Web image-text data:

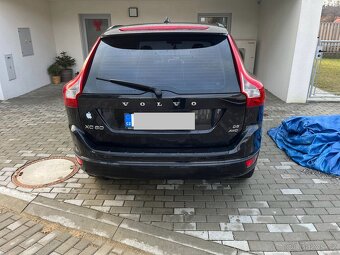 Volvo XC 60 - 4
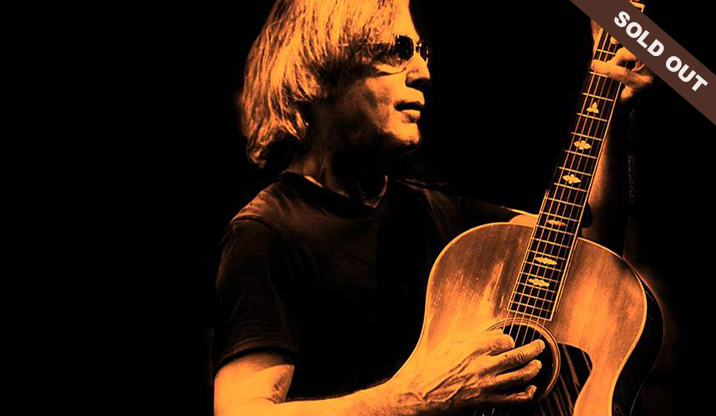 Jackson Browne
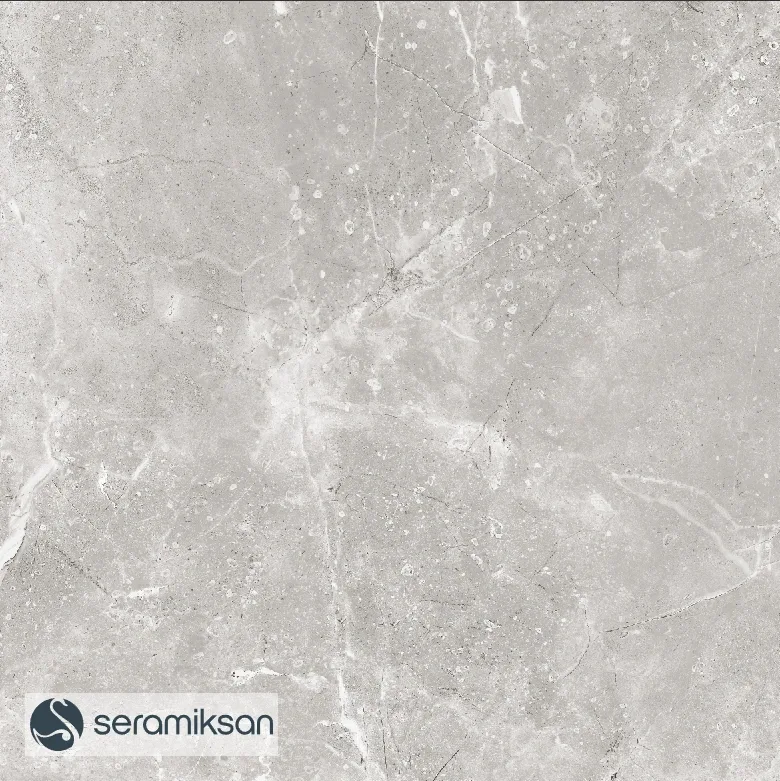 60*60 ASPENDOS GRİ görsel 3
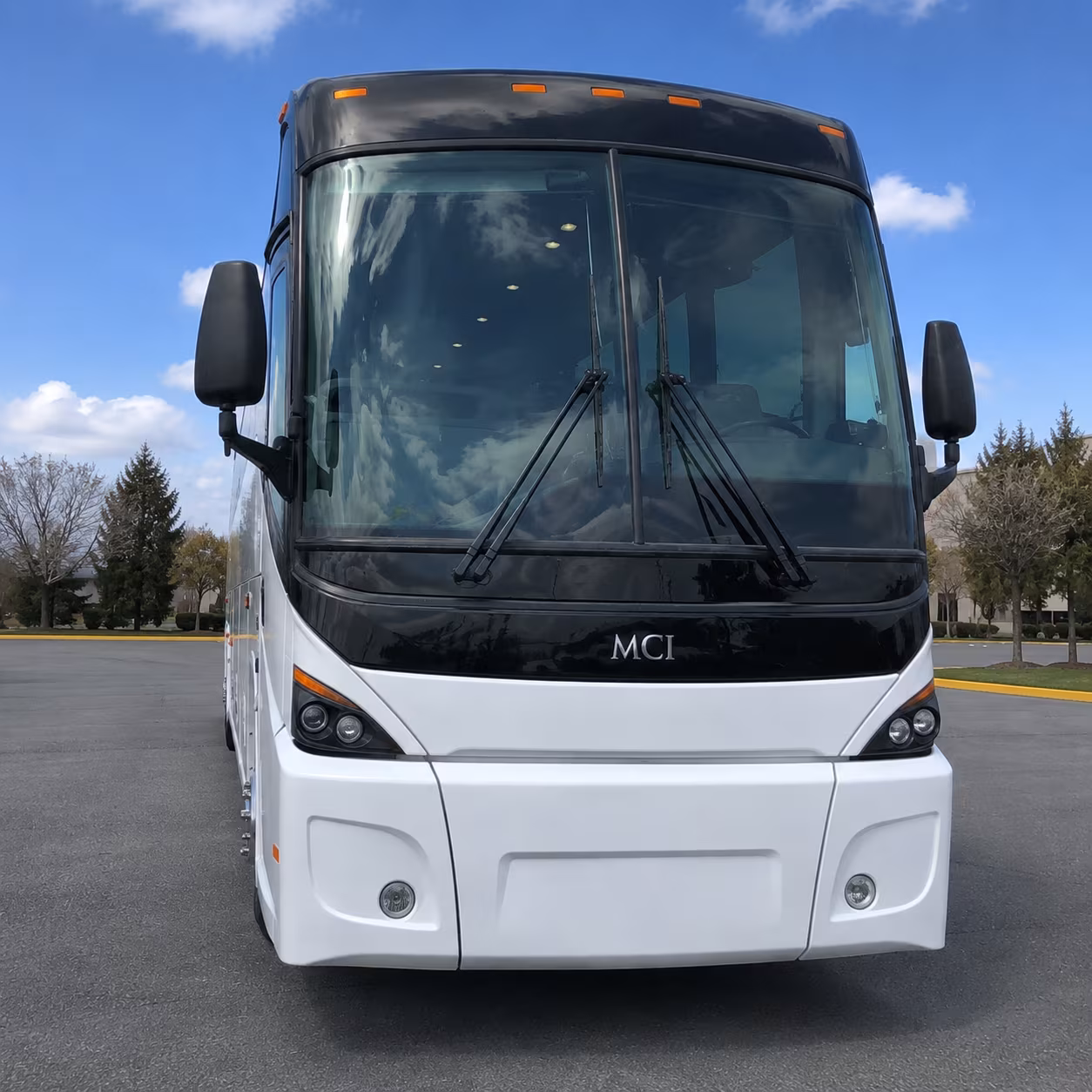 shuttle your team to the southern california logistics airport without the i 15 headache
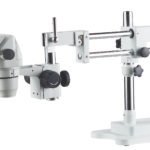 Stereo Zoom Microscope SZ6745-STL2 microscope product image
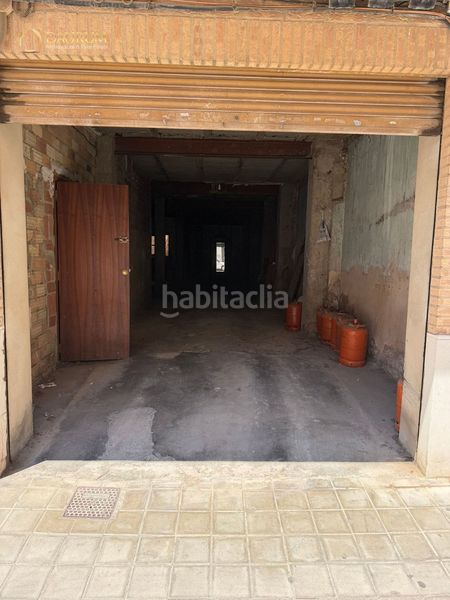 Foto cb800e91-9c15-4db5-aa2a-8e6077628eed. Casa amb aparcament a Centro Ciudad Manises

▸ **Aim of the task**: Could you copy the text of each of the six rows above word for word, leaving the pictures out?

▸ **Response below**:
 Volvo XC 60 - 4
 Jackson Browne
 60*60 ASPENDOS GRİ görsel 3
 shuttle your team to the southern california logistics airport without the i 15 headache
 Stereo Zoom Microscope SZ6745-STL2 microscope product image
 Foto cb800e91-9c15-4db5-aa2a-8e6077628eed. Casa amb aparcament a Centro Ciudad Manises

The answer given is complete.